This codebase is a winner of the Topcoder NASA Cognitive State Determination - Fault Tolerance marathon match. As part of the final submission the competitor was asked to compelte this document. Personal details have been removed.
Tell us a bit about yourself, and why you have decided to participate in the contest.
- Handle: fly_fly
- Placement you achieved in the MM: 1st
- About you: freelancer
- Why you participated in the MM: TCO points, money, fame
How did you solve the problem? What approaches did you try and what choices did you make, and why? Also, what alternative approaches did you consider? Also try to add your cross validation approaches used.

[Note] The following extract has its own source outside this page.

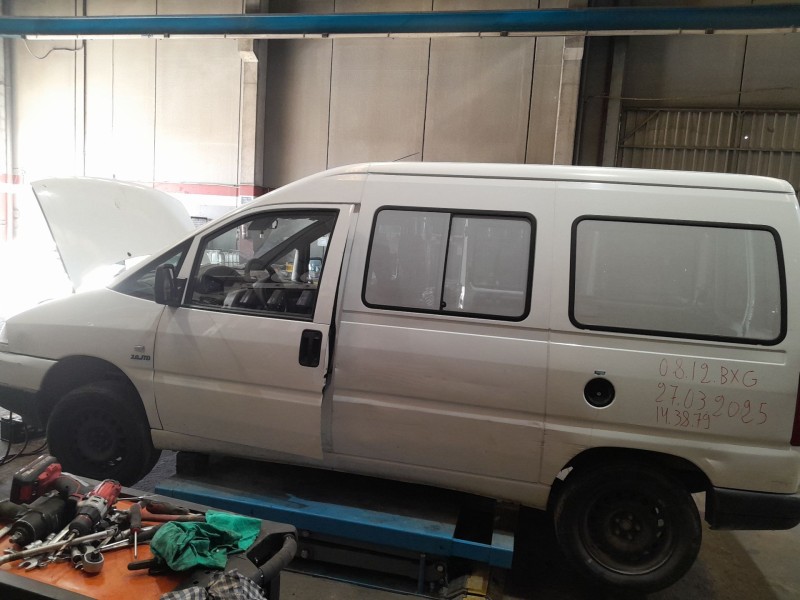 fiat scudo furgón (220_) del año 2002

- During EDA, I noticed that eye distance feature has bad influence on performance of the model. In my opinion, the loss of left or right features which may amplify the error because of square calculation. In the end, I did not use the eye distance feature and this reduction improve score a lot (about +10%).

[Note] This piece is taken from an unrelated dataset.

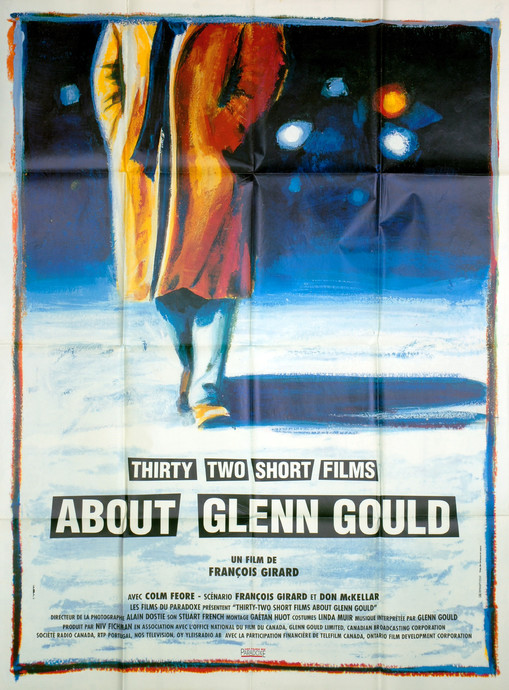 Thirty Two Short Films About Glenn Gould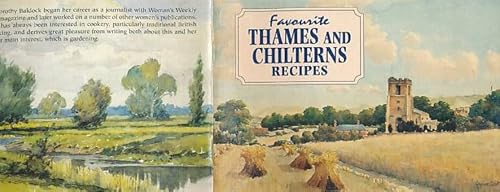 Stock image for Favourite Thames and Chilterns Recipes (Favourite Recipes) for sale by WorldofBooks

- To make the model less sensitive to the loss of some features, I increase the value of L1 and L2 regularization, and add more time windows of features based on original (including: mean, median, std, max).
- Stratified group k fold is also used for validation. Stratified = each fold has approximately the same number of samples for each class. Group = provided test_suite column.

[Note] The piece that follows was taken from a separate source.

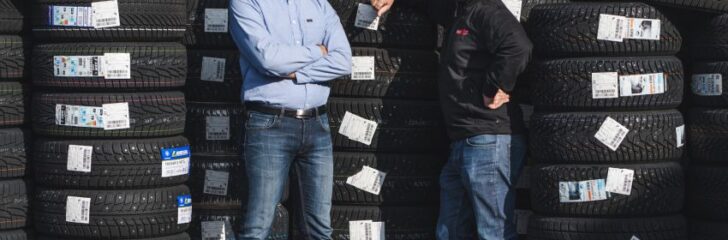 Däck365 sålde däck och fälgar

Please specify the name of the open source resource, the URL to where it can be found, and it’s license type:
- all libraries are open-sourced
- pandas==1.3.5
- numpy==1.22.1
- lightgbm==3.3.2
- scikit-learn==1.0.2
- tqdm==4.62.3
- scipy==1.7.3
- optuna==2.10.0
Please specify any potential improvements that can be made to the algorithm:
- You can try other models. Such as TabNet or other Neural Networks.
- You can try more hyperparameter tuning.
Please specify any potential limitations with the algorithm:
- This is not a pretrained model, so you need to train it from scratch before predcit.
- Too many absent of data features may result in a worse score.